━━━ Record excerpts ━━━

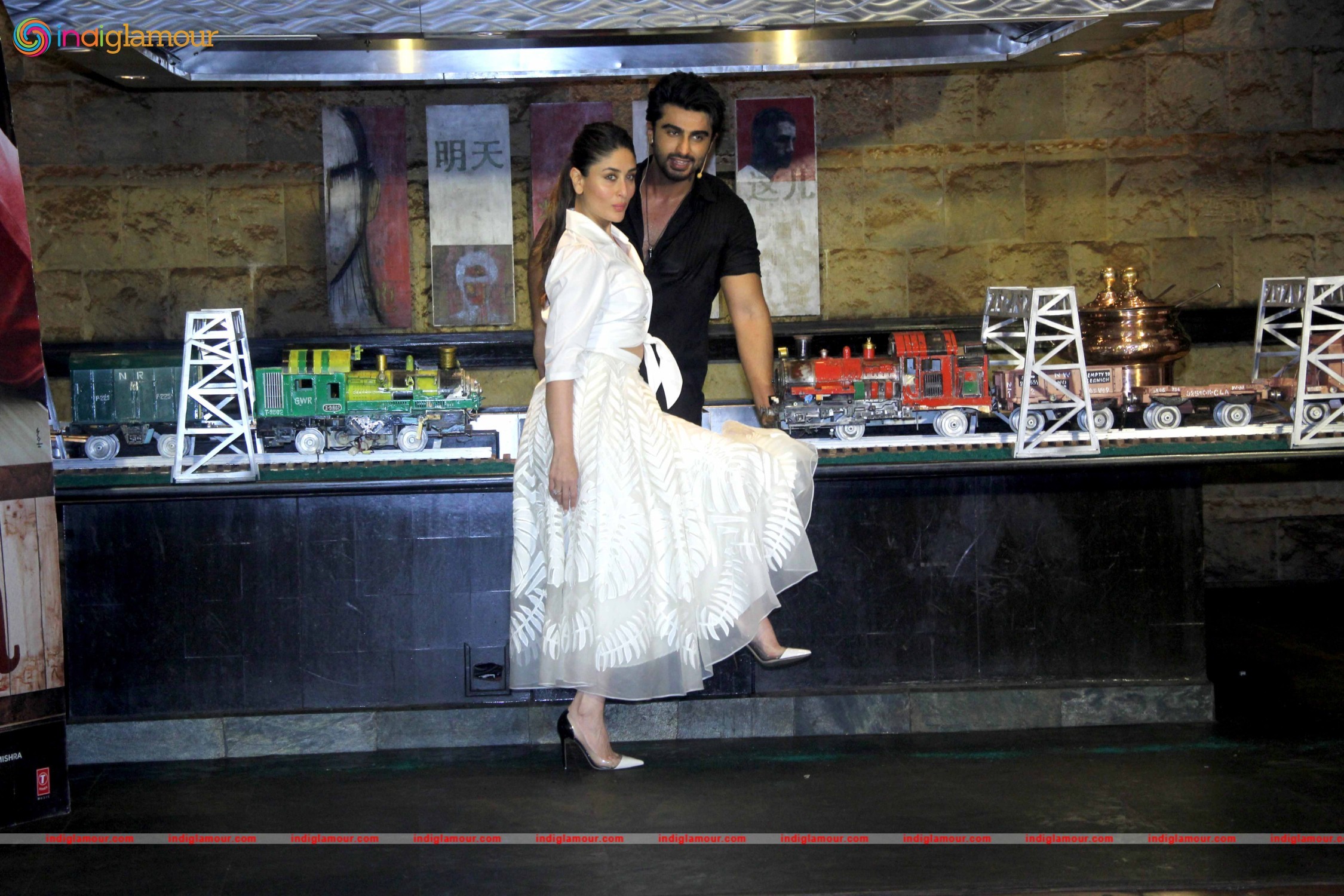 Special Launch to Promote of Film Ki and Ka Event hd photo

━━━
━━━ Record excerpts ━━━

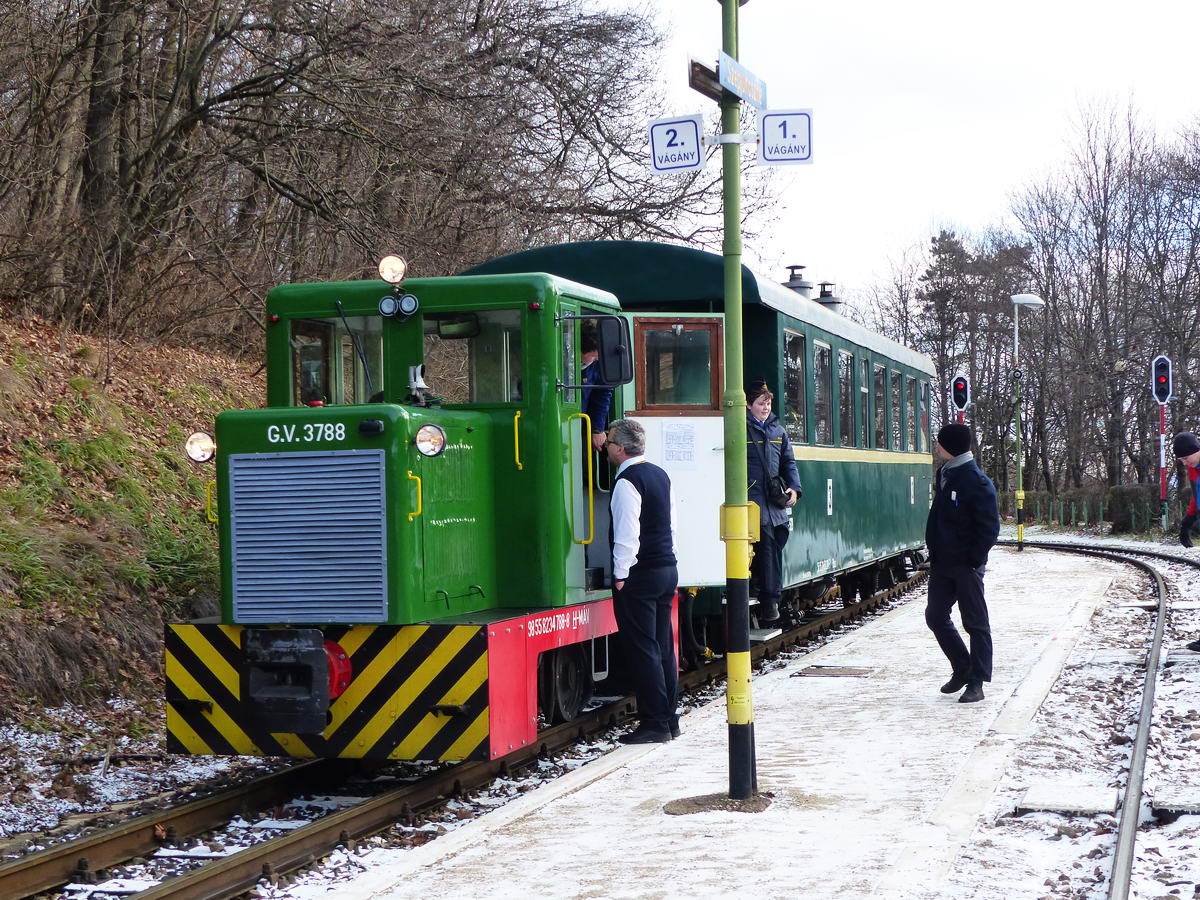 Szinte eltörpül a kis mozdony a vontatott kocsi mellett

━━━
━━━ Record excerpts ━━━

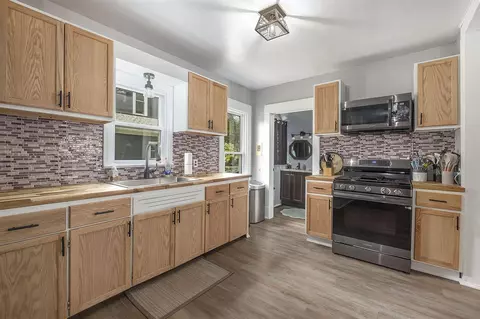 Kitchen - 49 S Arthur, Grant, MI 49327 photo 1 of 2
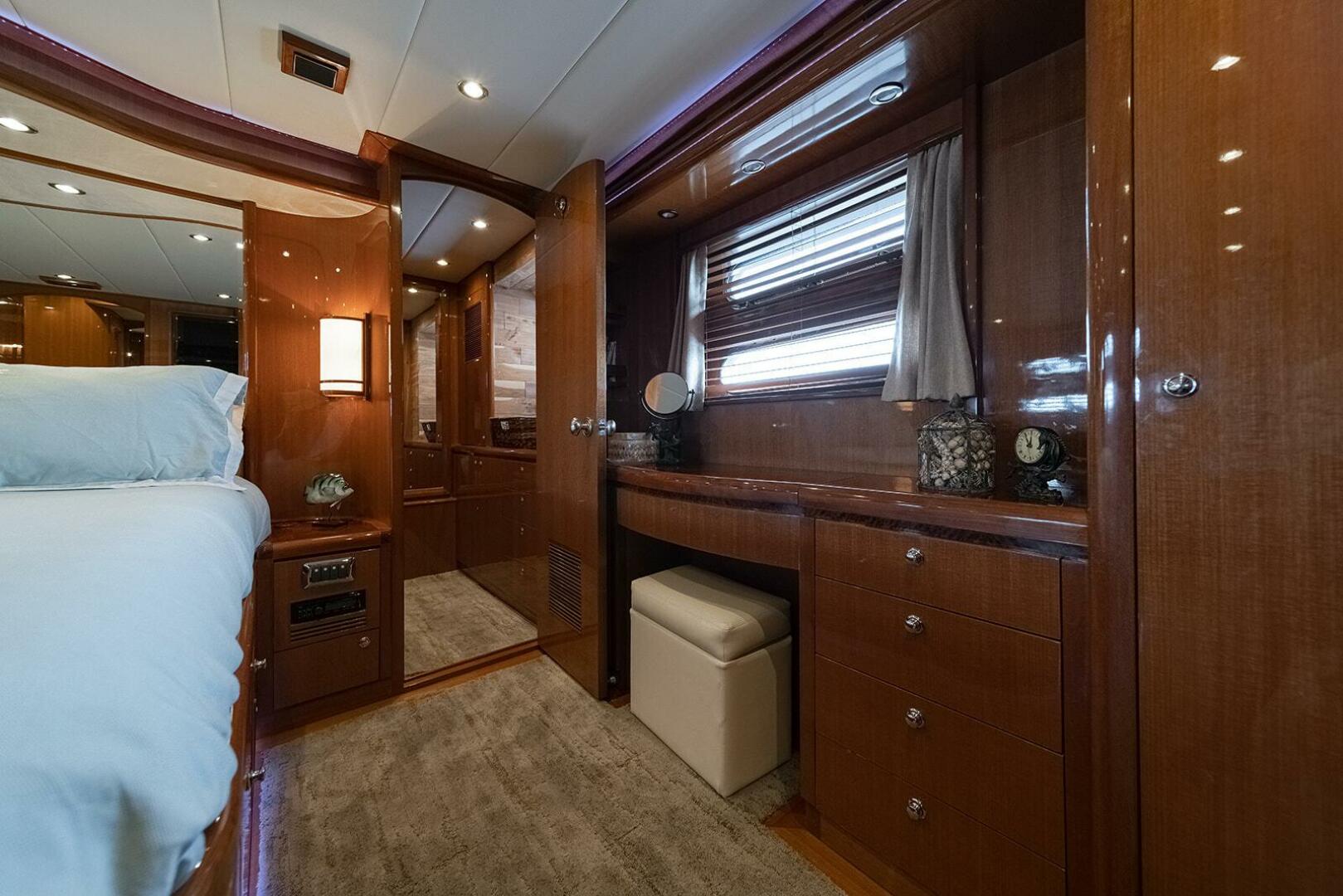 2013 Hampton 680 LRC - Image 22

━━━

*Requirement*: Among the entries above, copy exactly the stretch from the line holding "Kitchen - 49" through the line holding "2013 Hampton 680 LRC - Image 22", leaving out any pictures.

*Response to the task*:
 Kitchen - 49 S Arthur, Grant, MI 49327 photo 1 of 2
 2013 Hampton 680 LRC - Image 22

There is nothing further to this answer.